In general, Coin B can have any magnitude (e.g. $\pm 3, 4, 5, \ldots$). In that case, the $-1$ score would have $50\%$ chance to become $-(N + 1)$ or $\left(N - 1\right)$ and similar calculations yield $\gamma = N$ so that $f_\text{win} = N/(N+1).$

In these cases, the peak of the positive territory occurs at $p_N$ and the region from $P_0$ and $P_{N-1}$ forms a staircase of negligible total probability as the system spreads out.

The relevant equations for $N=3$ are

\[\begin{align} P_{-1} &= \frac{1}{2}P_{-1} + \frac{1}{2}P_0 \\\ P_0 &= \frac{1}{2}P_1 \\\ P_1 &= \frac{1}{2}P_0 + \frac{1}{2}P_2 \\\ P_2 &= \frac{1}{2}P_{-1}+\frac{1}{2}P_1+\frac{1}{2}P_2 \end{align}\]

which produces $P_0 = \frac{1}{2}P_1,$ $P_1 = \frac{2}{3}P_2,$ and $P_1 = \frac{2}{3}P_2$ so that $P_2 = 3P_0$ and

\[f_\text{win} \approx \frac{\gamma}{\gamma + 1} = \dfrac{3}{4}.\]

The step-ladder joining each half of the probability distribution near the origin. Outside the latter they're identical in shape but flipped across $\text{score}=0$ and scaled by $\gamma$.

* Dataset content *
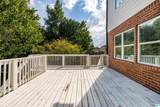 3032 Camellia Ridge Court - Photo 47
==
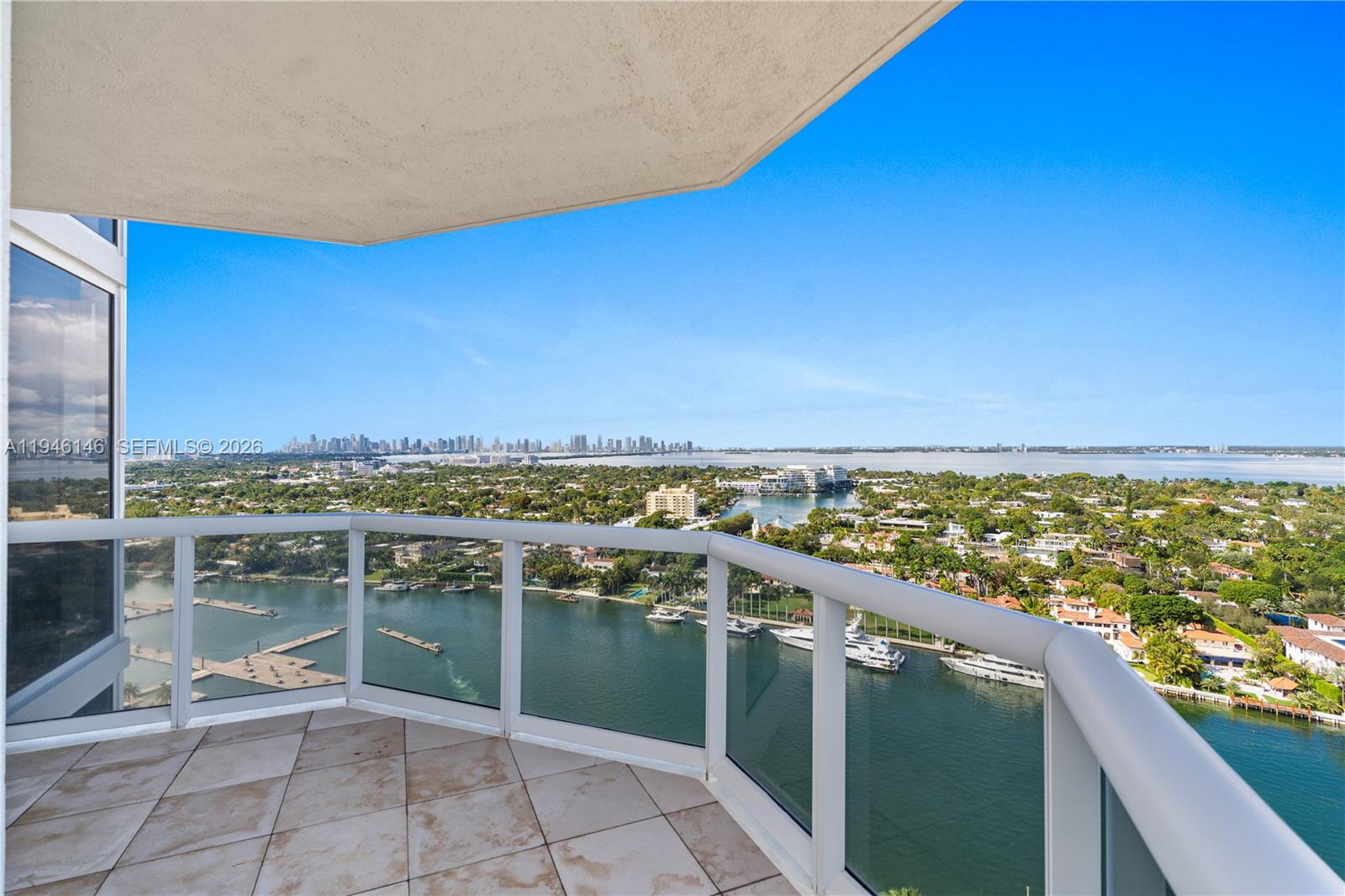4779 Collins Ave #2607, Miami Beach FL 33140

* Work to complete *
A. From the coin game passage, return everything from "The step-ladder joining" down to "scaled by $\gamma$.".
B. Write the next part of the coin game passage, picking up right after its last sentence.
You won't need the rows for this.

* Responses by task *
A.
The step-ladder joining each half of the probability distribution near the origin. Outside the latter they're identical in shape but flipped across $\text{score}=0$ and scaled by $\gamma$.

B.
In general, all the probabilities between $P_0$ and $P_N$ will be the average of their neighboring probabilities, ensuring the appearance of the $N$-step staircase between the symmetric positive/negative distributions.

Extra credit

When Coin A is biased, so that it lands $+1$ with probability $r$ and $-1$ with probability $(1-r),$ the optimal strategy changes.

If $r < 0.5,$ then it will drift to the left and it makes no sense to use since Coin B by itself offers us a winning percentage of slightly less than $50\%.$ ($50\%$ minus the probability of getting zero: $\binom{100}{50}\frac{1}{2^{100}}.$)

If $r > 0.5$ then it will drift to the right more than $50\%$ of the time, obviating the use of Coin B.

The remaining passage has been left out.